The next step is for the user to enter the web/system, and this involves a series of resources that have to be activated. If this activation of resources exceeds the limit that we have defined for our Cloud, then the user will go to a waiting queue until resources are released. To give a very simple example: accessing a website to buy tickets. When the website detects that the number of users is very high, start putting them in a waiting queue. In our case, this situation helps us to detect the number of users that cannot access, how long they are waiting until they can access, and in short, it helps us to have a value on the performance of the system.
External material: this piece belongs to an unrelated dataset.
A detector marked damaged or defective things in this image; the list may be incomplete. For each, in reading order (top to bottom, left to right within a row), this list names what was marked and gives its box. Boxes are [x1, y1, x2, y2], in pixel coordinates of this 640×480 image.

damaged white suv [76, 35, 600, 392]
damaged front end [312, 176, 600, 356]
Once the user has been able to log in, the model assigns a task to the user. Each user role has a defined list of tasks it can perform. Each task has a probability that the model takes into account to make the assignment. When the user performs the assigned task, the model simulates a series of events (queues, delays, resource consumption,…) that affect system performance.

Finally, when the user finishes the task, he can return to do another one or he can exit the system and finish his journey, which is the same as pressing the X to the browser to close it or to exit the web.

This is all well and good, but…. How can we optimize cost and performance? FlexSim incorporates a tool called “Optimizer” which, given a set of data, the simulation model, and the problem to be optimized, returns a list of the best solutions. In our case, we have previously collected data from each Cloud provider that we pass on to them as possible scenarios. The model is the one we have made. And for the problem to be optimized, a trade-off between performance and cost is made by applying some multi-objective optimization techniques, since, on the one hand, we are interested in minimizing the cost and, on the other hand, in maximizing the performance.

The Cloud world is becoming more and more widely used. Many companies are faced with the need to migrate from an on-premises environment to the cloud. About 4-5 years ago the UPC did it with some of its services as now the email, with the agreement it reached with Google. Therefore, it is very important to know the market well and to know what we need, and unfortunately this is not a simple process. That is why we believe that CLab can be of great help in this type of situation.